We are getting attacked by a Chinese domain called qq.com. The addresses are random each connection example 324125@qq.com, 351341@qq.com.
I tried editing
Code: Select all
/opt/zimbra/conf/postfix_blacklist
then
postmap /opt/zimbra/conf/postfix_blacklist
to block the addresses, but I think that only works for hosts, not senders.
I tried using qq.com, @qq.com, *@qq.com, but the messages still keep coming through.
I tried blocking the IP address of the servers that are connecting, but those are randomized also. Each 2 or 3 connections, the IP addresses are totally random, so blocking the IP address is pointless.
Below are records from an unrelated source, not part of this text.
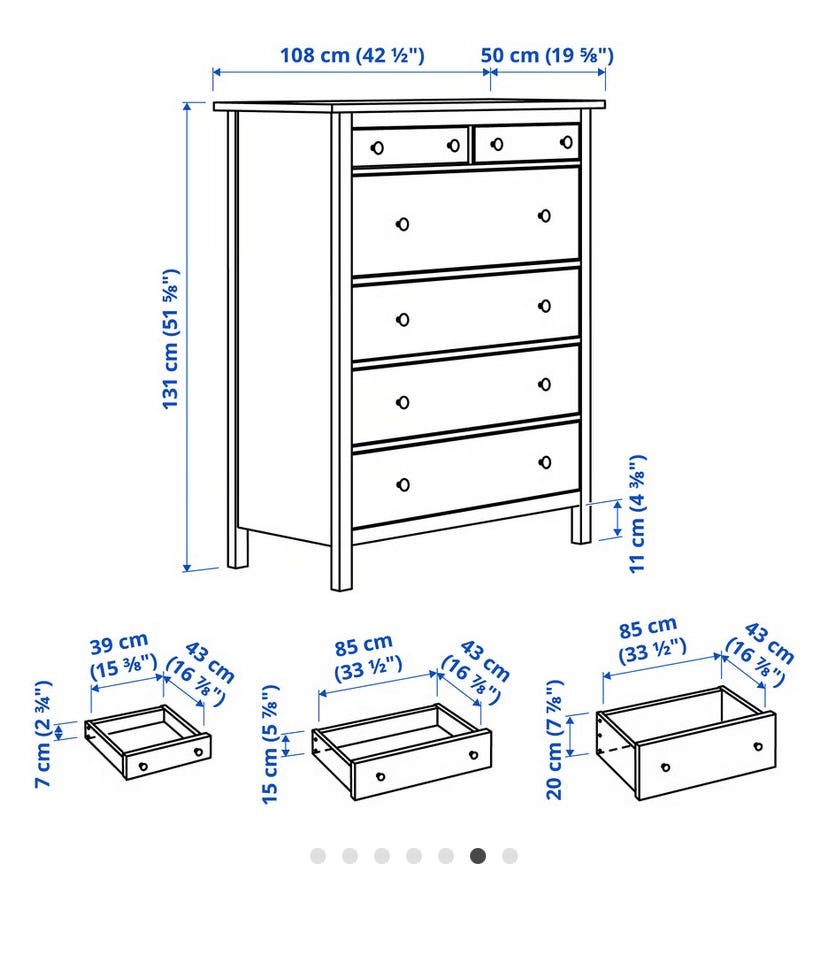 108 cm (42 ½")
50 cm (19 ⅝")
131 cm (51 ⅝")
11 cm (4 ⅜")
39 cm (15 ⅜")
43 cm (16 ⅞")
7 cm (2 ¾")
85 cm (33 ½")
43 cm (16 ⅞")
15 cm (5 ⅞")
85 cm (33 ½")
43 cm (16 ⅞")
20 cm (7 ⅞")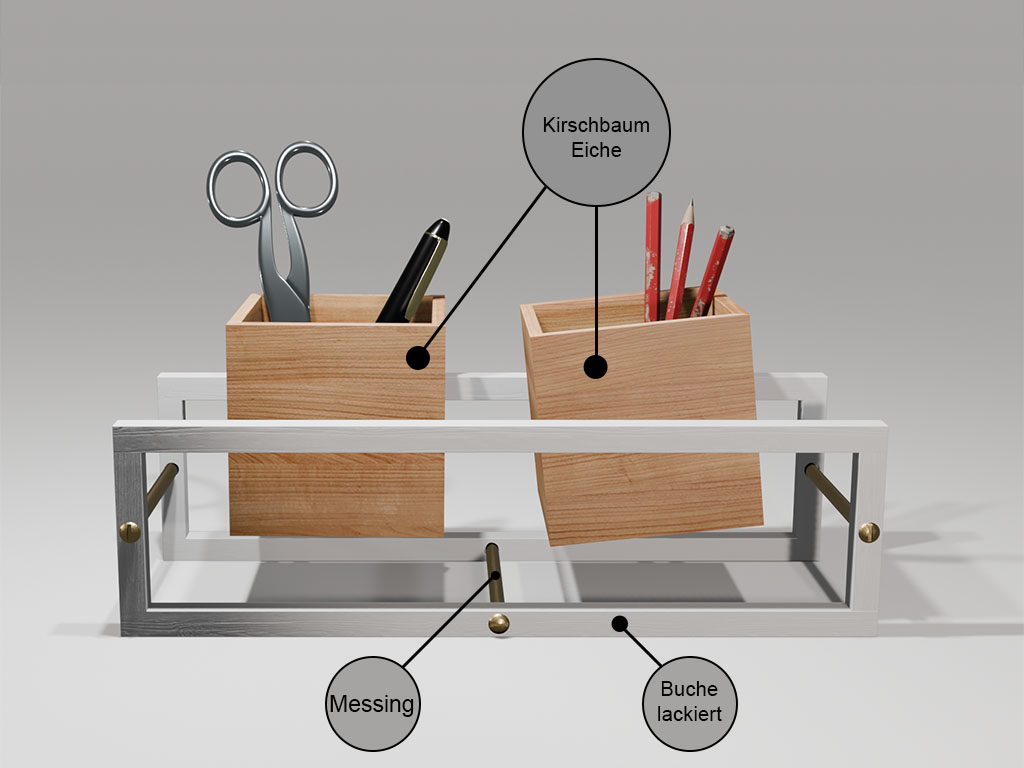 Kirschbaum
Eiche

Messing

Buche
lackiert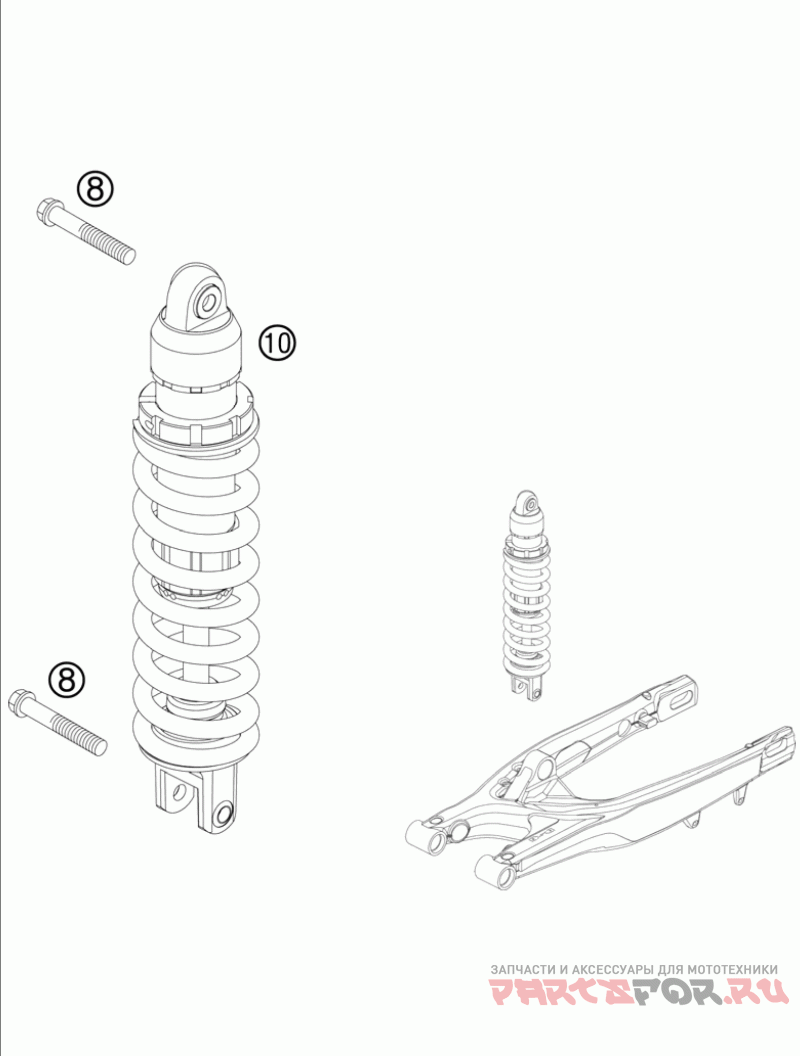 8

10

8

ЗАПЧАСТИ И АКСЕССУАРЫ ДЛЯ МОТОТЕХНИКИ
PARTSFOR.RU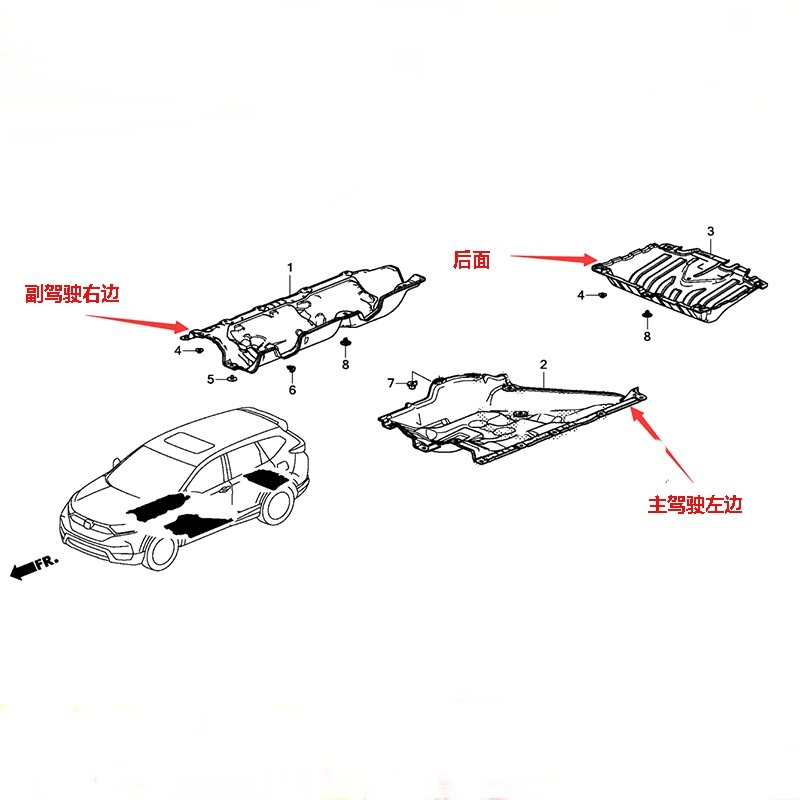 副驾驶右边

1

4

5

6

8

后面

3

4

8

7

2

主驾驶左边

FR.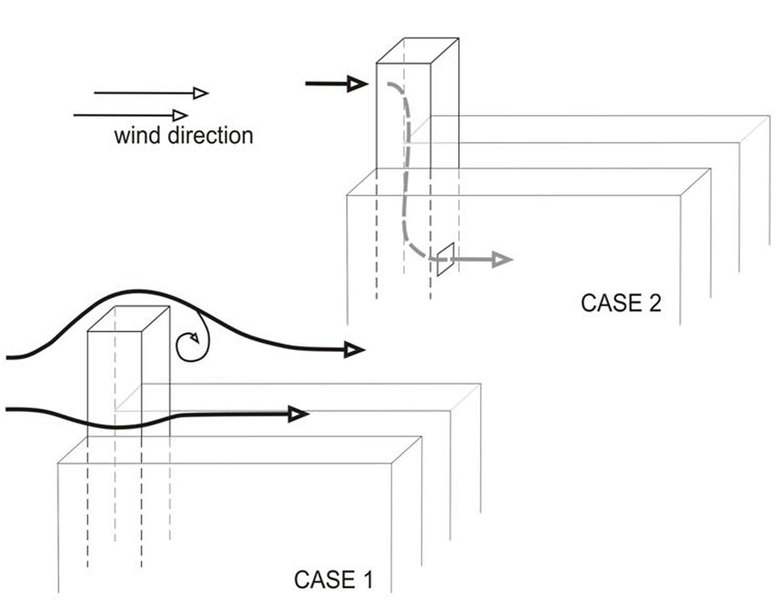 wind direction

CASE 2

CASE 1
I found this https://wiki.zimbra.com/wiki/Domain_lev ... _and_later
The instructions are wrong because there is no /opt/zimbra/postfix/conf folder. It is /opt/zimbra/conf
I created and edited
Code: Select all
/opt/zibmra/conf/postfix_reject_sender
added the following lines
qq.com REJECT
@qq.com REJECT
*@qq.com REJECT
then
postmap /opt/zimbra/conf/postfix_reject_sender
Code: Select all
/opt/zimbra/conf/zmconfigd/smtpd_sender_restrictions.cf
Code: Select all
%%exact VAR:zimbraMtaSmtpdSenderRestrictions reject_authenticated_sender_login_mismatch%%
%%contains VAR:zimbraMtaSmtpdSenderRestrictions check_sender_access lmdb:/opt/zimbra/conf/postfix_reject_sender%%
%%contains VAR:zimbraServiceEnabled cbpolicyd^ check_policy_service inet:localhost:%%zimbraCBPolicydBindPort%%%%
%%contains VAR:zimbraServiceEnabled amavis^ check_sender_access regexp:/opt/zimbra/common/conf/tag_as_originating.re%%
permit_mynetworks
permit_sasl_authenticated
permit_tls_clientcerts
%%contains VAR:zimbraServiceEnabled amavis^ check_sender_access regexp:/opt/zimbra/common/conf/tag_as_foreign.re%%
I then did
Code: Select all
postconf | grep smtpd_sender_restrictions
Code: Select all
smtpd_sender_restrictions = check_sender_access regexp:/opt/zimbra/common/conf/tag_as_originating.re, permit_mynetworks, permit_sasl_authenticated, permit_tls_clientcerts, check_sender_access regexp:/opt/zimbra/common/conf/tag_as_foreign.re
Code: Select all
check_sender_access lmdb:/opt/zimbra/conf/postfix_reject_sender
/opt/zimbra/common/conf/main.cf
/opt/zimbra/postfix-2.11.1.2z/conf/main.cf
after, I edited it, I issued both postfix reload or restarted zimbra, but neither worked because then the setttings go back to this:
Code: Select all
smtpd_sender_restrictions = check_sender_access regexp:/opt/zimbra/common/conf/tag_as_originating.re, permit_mynetworks, permit_sasl_authenticated, permit_tls_clientcerts, check_sender_access regexp:/opt/zimbra/common/conf/tag_as_foreign.re
What am I doing wrong here?
1) Please somebody fix the Wiki so that it is correct.
2) How can I get the following line to stay in my postfix configuration?
Code: Select all
check_sender_access lmdb:/opt/zimbra/conf/postfix_reject_sender
4) If this is not the correct method to block an entire domain, what is?